* _PROMPT_:
Scan the data below. Pull out each line where "name" occurs.
(RECORDS TO PROCESS Opens)
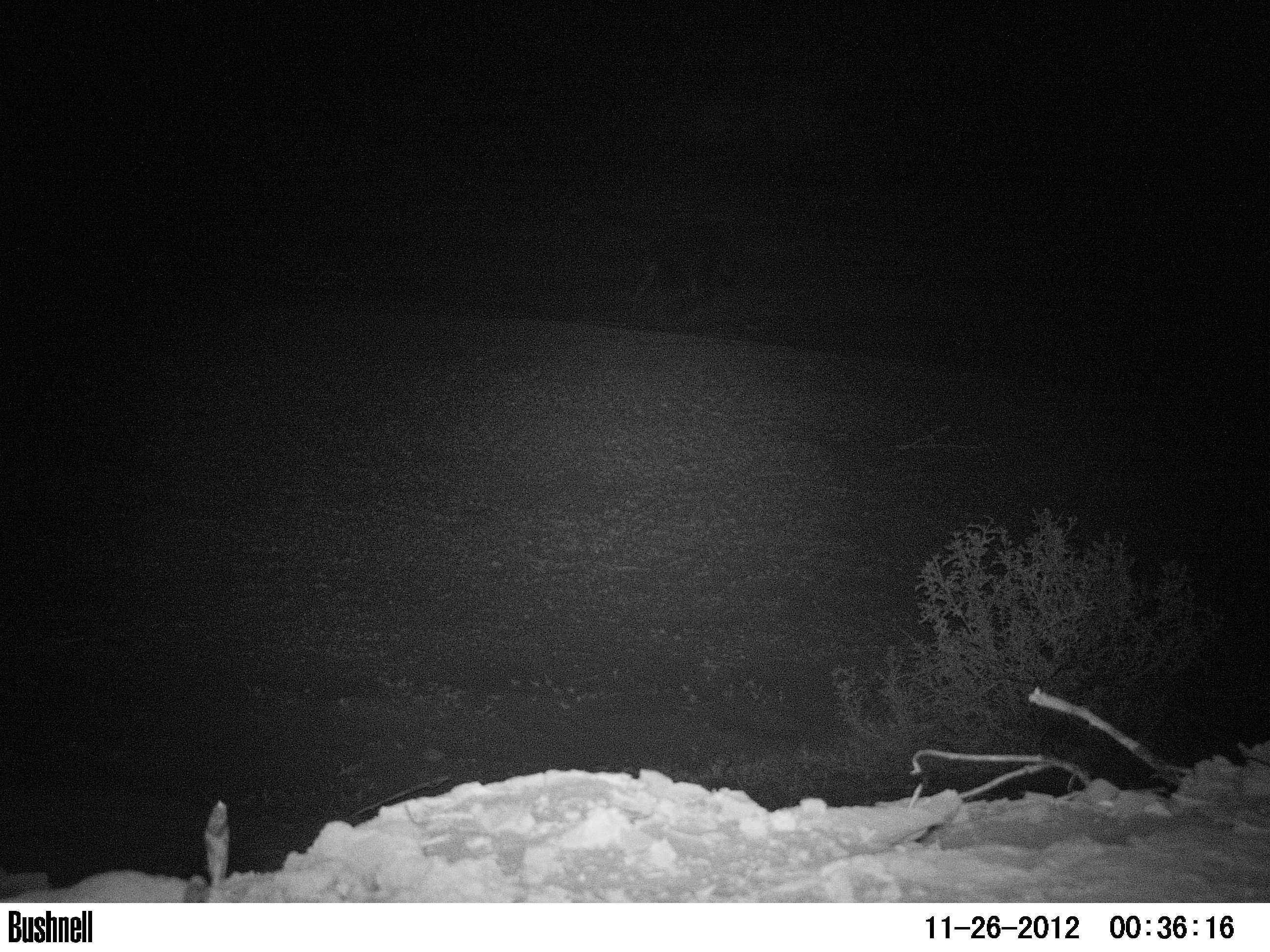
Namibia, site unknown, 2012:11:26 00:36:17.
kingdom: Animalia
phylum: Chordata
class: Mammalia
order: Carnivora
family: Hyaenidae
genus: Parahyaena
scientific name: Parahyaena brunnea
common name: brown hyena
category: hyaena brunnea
(RECORDS TO PROCESS Closes)
(RECORDS TO PROCESS Opens)
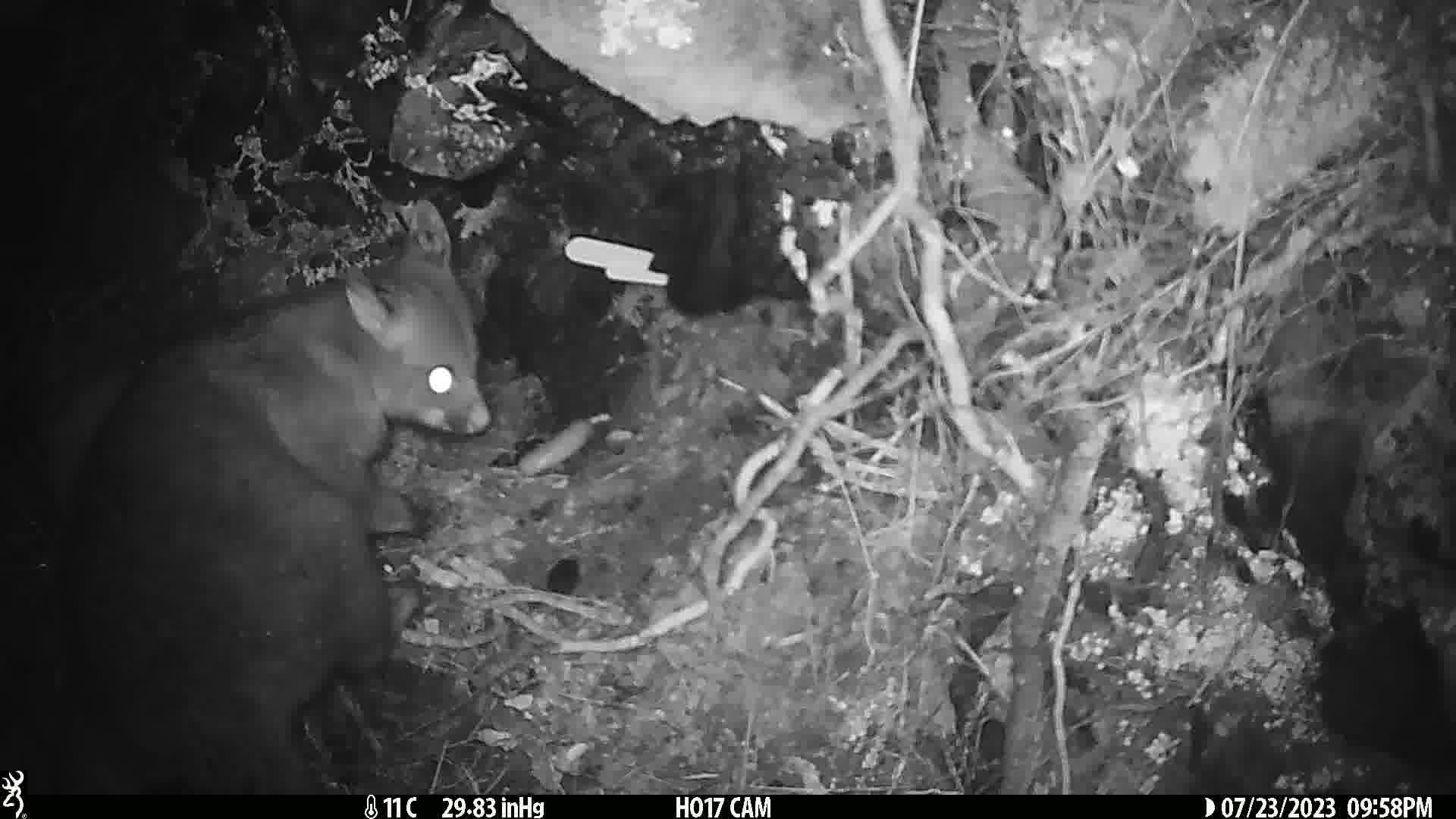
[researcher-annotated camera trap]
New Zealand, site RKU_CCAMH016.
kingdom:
(RECORDS TO PROCESS Closes)
(RECORDS TO PROCESS Opens)
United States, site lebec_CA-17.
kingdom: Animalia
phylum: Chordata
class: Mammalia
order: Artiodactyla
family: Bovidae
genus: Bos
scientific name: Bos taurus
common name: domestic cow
(RECORDS TO PROCESS Closes)
* _ANSWER_:
scientific name: Parahyaena brunnea
common name: brown hyena
scientific name: Bos taurus
common name: domestic cow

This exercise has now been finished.